Wu Chou Tatsuo Matsuoka Biing-Hwang Juang Chin-Hui Lee
AT&T Bell Labs., 600 Mountain Ave., Murray Hill, NJ 07974
A new accurate string hypothesization algorithm to find multiple-string hypotheses for speech recognition is proposed. The algorithm differs from the conventional N-best search algorithms in that it allows the use of the same long-term language (bigram) models and the same set of subword models, including the interword models, to perform both forward tree search and backward tree-trellis stack decoding. The proposed A*-based backward tree-trellis stack decoding can handle interword units at the word boundaries, including the word boundaries of one-phone words. Therefore, the interword context dependency is exactly preserved in both forward and backward multiple-string hypotheses search. The search efficiency is maximized by applying the same high-resolution acoustic and language models in both search directions.

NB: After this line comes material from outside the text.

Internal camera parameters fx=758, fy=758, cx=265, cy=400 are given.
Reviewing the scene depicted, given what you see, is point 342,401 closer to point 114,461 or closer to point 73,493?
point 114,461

When the search heuristics are used, the proposed approach provides a more accurate string model matching than that of the conventional time-synchronous beam search decoder. The proposed algorithm was tested on 24 000 connected digit strings recorded over the telephone network and collected from ten regions across the United States. Using a set of interword subword unit models, the test results showed that 62.4% string errors can be corrected if the second-best string hypothesis can be used to replace the wrong strings. The string error rate was decreased from 2.75% (657) to 1.0% (247) using the top two string hypotheses.